[[ Data excerpts open ]]

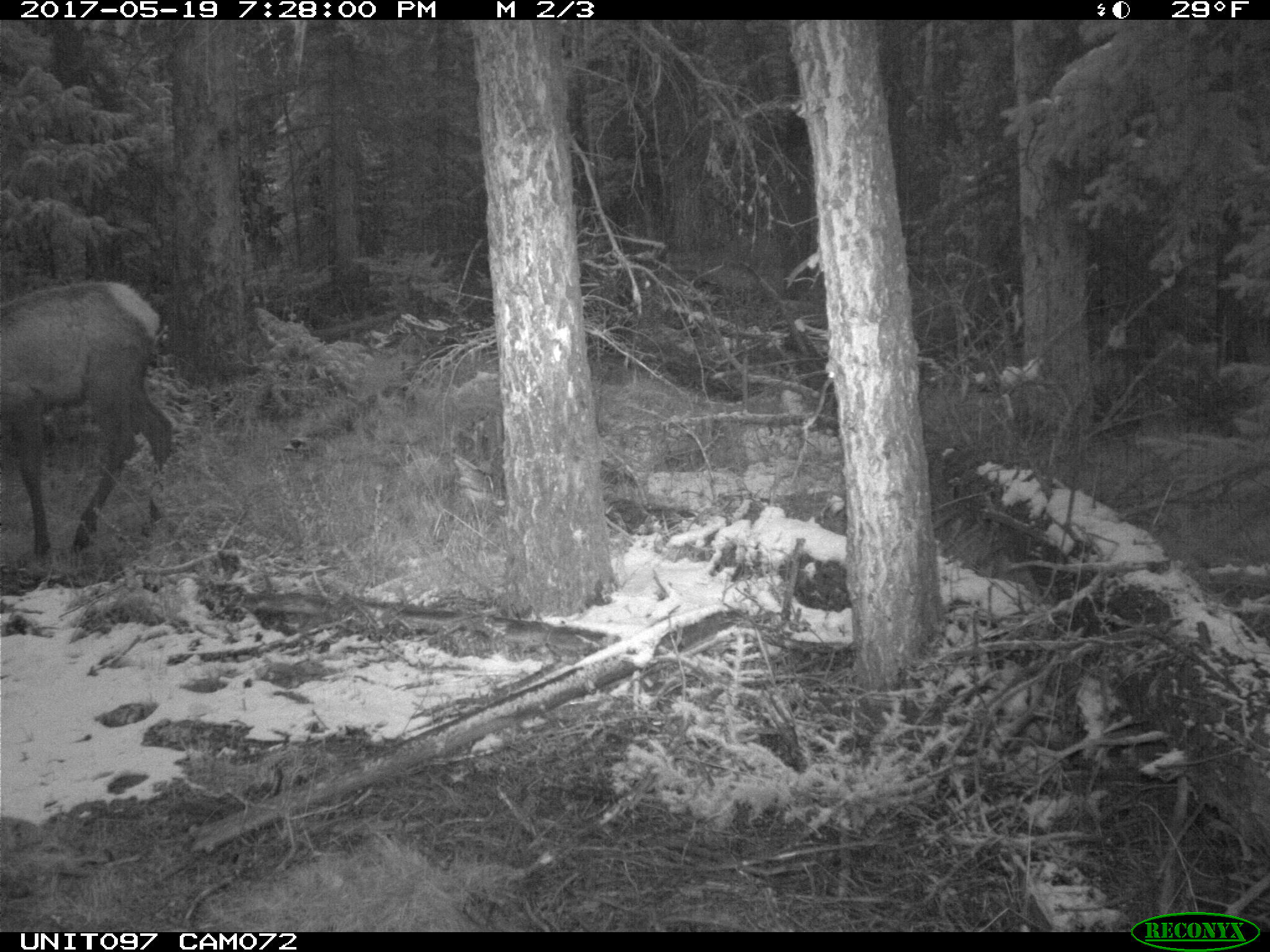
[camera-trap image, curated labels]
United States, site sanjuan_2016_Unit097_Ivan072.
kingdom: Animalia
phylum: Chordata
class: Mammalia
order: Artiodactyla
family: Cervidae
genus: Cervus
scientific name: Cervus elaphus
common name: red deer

[[ Data excerpts closed ]]
[[ Data excerpts open ]]

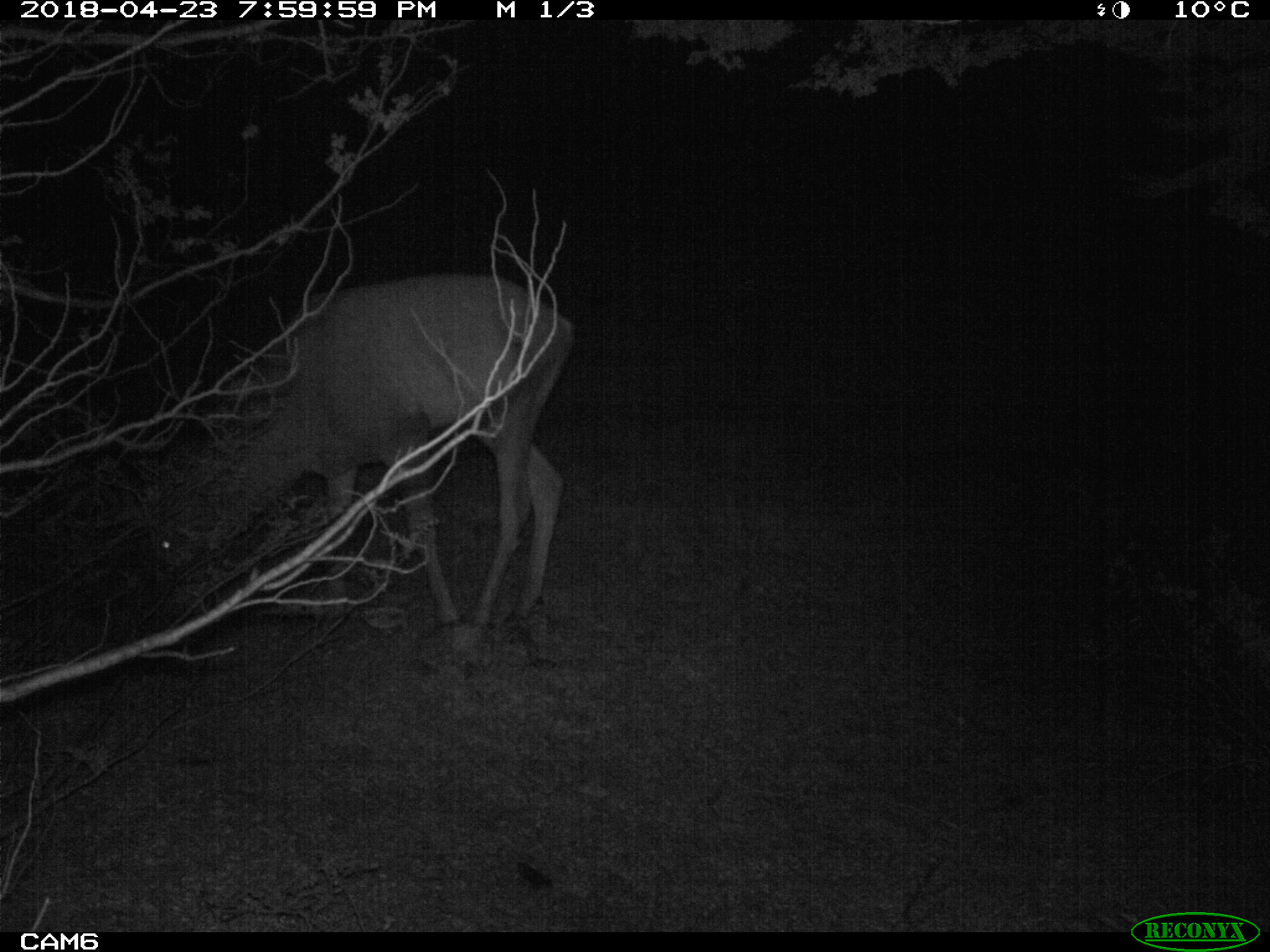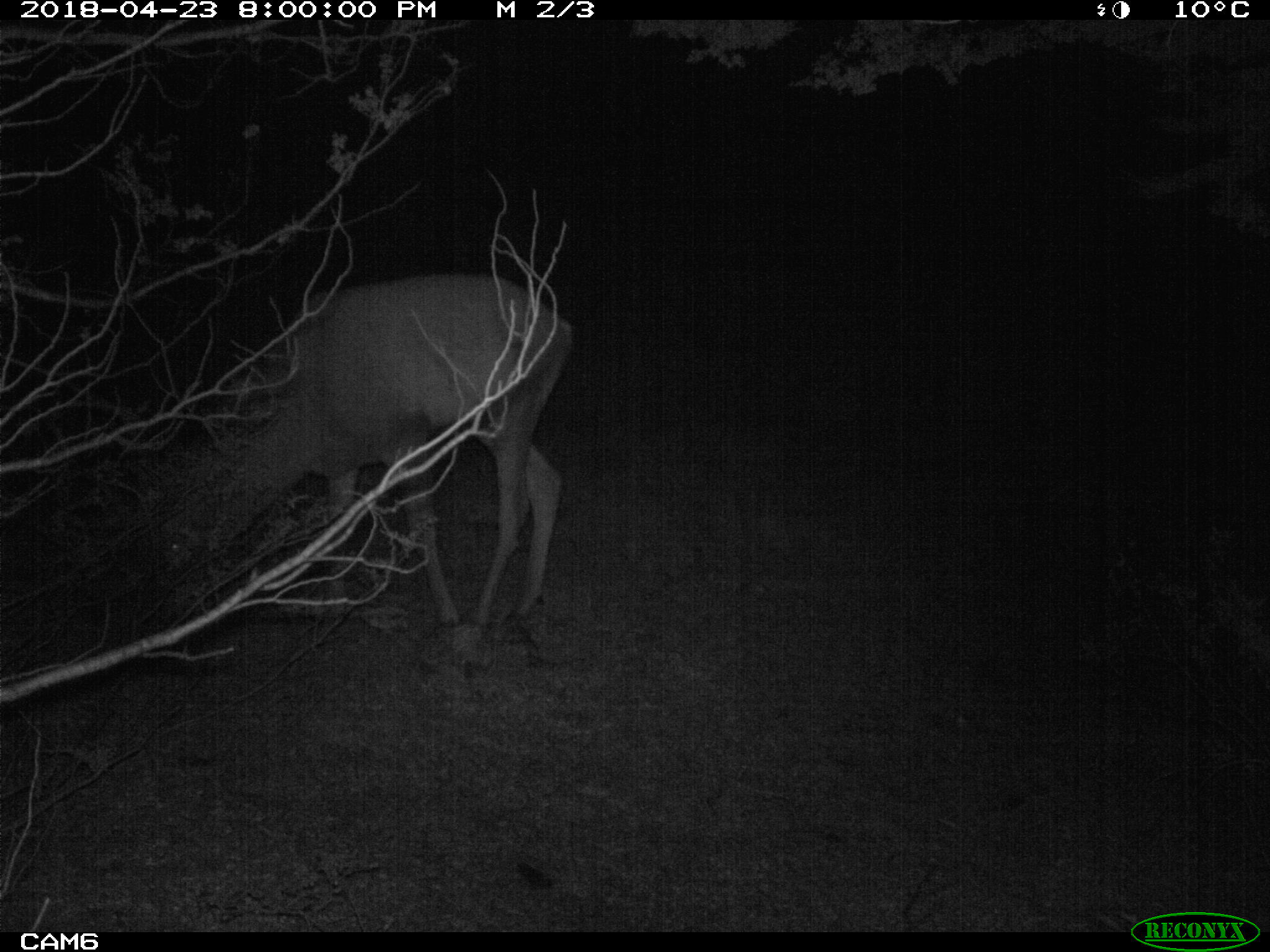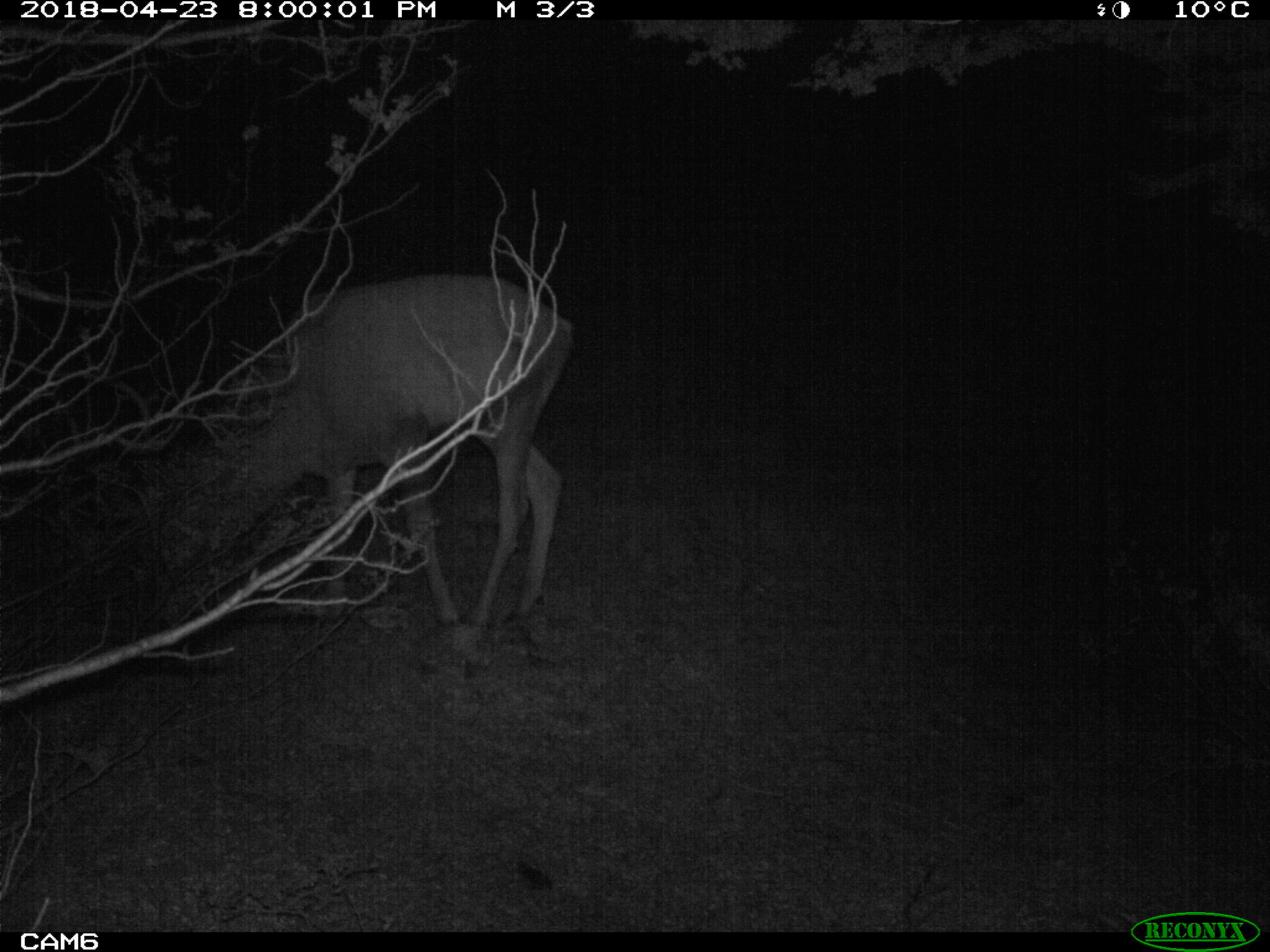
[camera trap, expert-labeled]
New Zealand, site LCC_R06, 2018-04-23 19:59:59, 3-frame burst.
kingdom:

[[ Data excerpts closed ]]
[[ Data excerpts open ]]

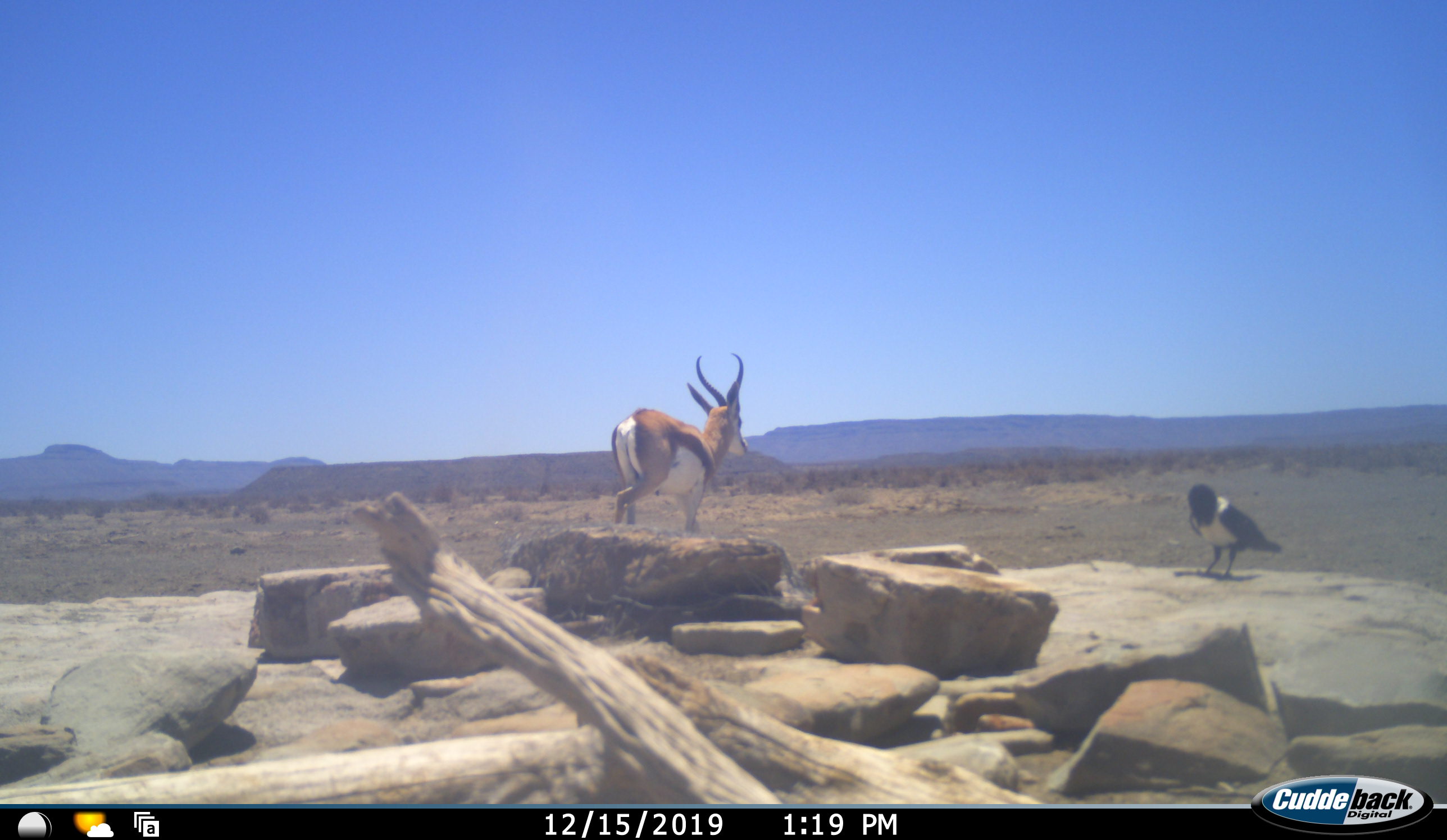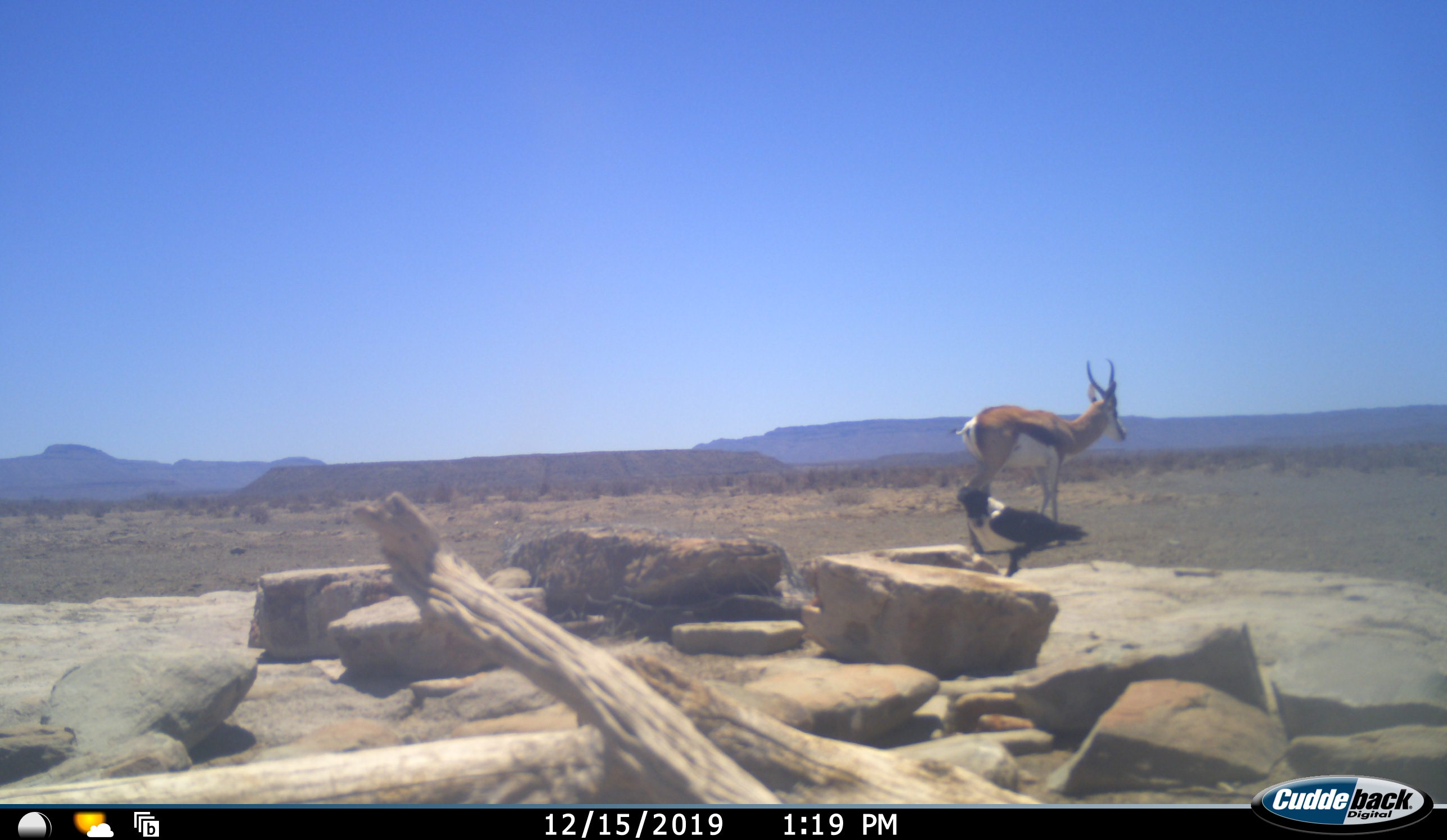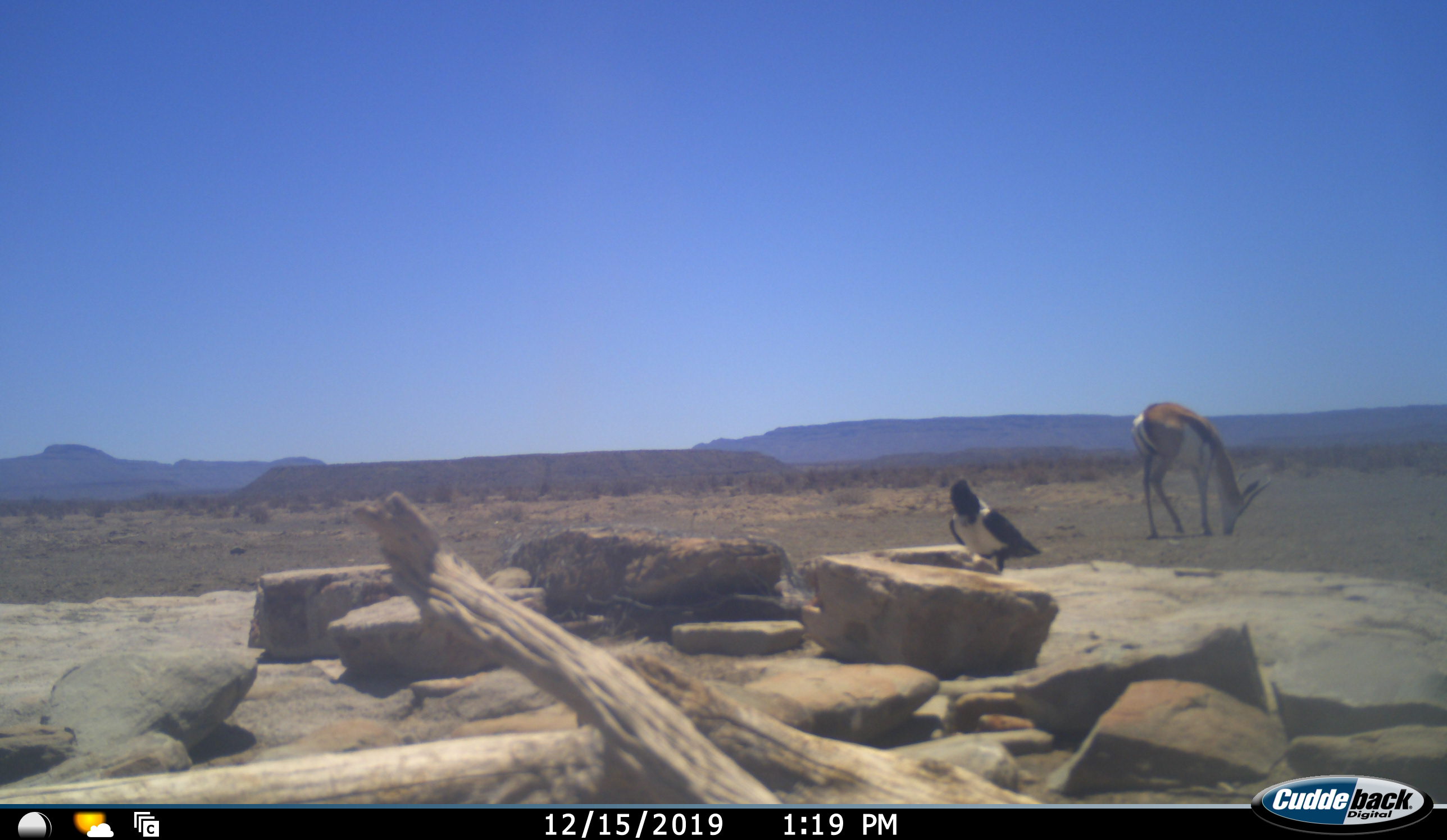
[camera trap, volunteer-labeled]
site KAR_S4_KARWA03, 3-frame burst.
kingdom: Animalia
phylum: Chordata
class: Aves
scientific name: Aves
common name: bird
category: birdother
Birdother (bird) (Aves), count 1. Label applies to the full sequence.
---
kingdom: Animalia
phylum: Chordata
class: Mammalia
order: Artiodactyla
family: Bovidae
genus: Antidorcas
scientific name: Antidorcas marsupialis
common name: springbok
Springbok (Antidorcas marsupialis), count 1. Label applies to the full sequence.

[[ Data excerpts closed ]]

## Task prompt:
After locating the line with "site KAR_S4_KARWA03, 3-frame burst." in the material above, return it and each line after it exactly, ending at the line with "scientific name: Antidorcas marsupialis".

## Task output:
site KAR_S4_KARWA03, 3-frame burst.
kingdom: Animalia
phylum: Chordata
class: Aves
scientific name: Aves
common name: bird
category: birdother
Birdother (bird) (Aves), count 1. Label applies to the full sequence.
---
kingdom: Animalia
phylum: Chordata
class: Mammalia
order: Artiodactyla
family: Bovidae
genus: Antidorcas
scientific name: Antidorcas marsupialis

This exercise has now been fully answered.